> **Exercise requirements**:
[A] Answer these from the Piccadilly Incident film entry, one per line:
(i) Who edited the film?
(ii) What is its running time?
(iii) What was its box office in the UK?
[B] Reproduce the part of the Piccadilly Incident film entry between "Piccadilly Incident is" and "by Florence Tranter.", inclusive.
[C] According to the Piccadilly Incident film entry, why is Florence Tranter credited on the film? Answer in one to three sentences.

> **Supplied text**:
BEGIN
- Directed by: Herbert Wilcox
- Written by: Nicholas Phipps
- Based on: an original story by Florence Tranter
- Produced by: Herbert Wilcox
- Starring: Anna Neagle Michael Wilding
- Cinematography: Max Greene
- Edited by: Flora Newton
- Music by: Anthony Collins
- Production company: Associated British Picture Corporation (ABPC)
- Distributed by: Pathé Pictures Ltd (UK)
- Release date: 30 September 1946 (UK);
- Running time: 103 minutes
- Country: United Kingdom
- Language: English
- Box office: £258,057 (UK)

= Piccadilly Incident =

Piccadilly Incident is a 1946 British drama film directed by Herbert Wilcox and starring Anna Neagle, Michael Wilding, Coral Browne, Edward Rigby and Leslie Dwyer. It was written by Nicholas Phipps based on a story by Florence Tranter.
END
> **Input data**:
BEGIN
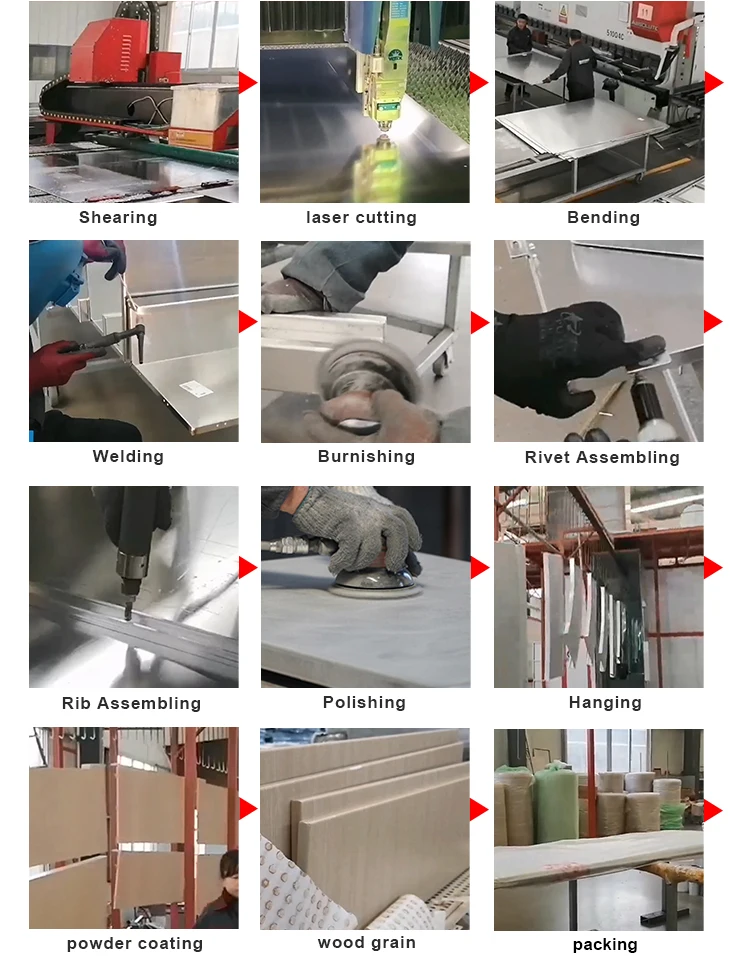 Shearing

laser cutting

Bending

Welding

Burnishing

Rivet Assembling

Rib Assembling

Polishing

Hanging

powder coating

wood grain

packing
END
> **Numbered answers**:
[A]
(i) Flora Newton
(ii) 103 minutes
(iii) £258,057

[B]
Piccadilly Incident is a 1946 British drama film directed by Herbert Wilcox and starring Anna Neagle, Michael Wilding, Coral Browne, Edward Rigby and Leslie Dwyer. It was written by Nicholas Phipps based on a story by Florence Tranter.

[C] Florence Tranter is credited because Nicholas Phipps wrote the film based on her original story.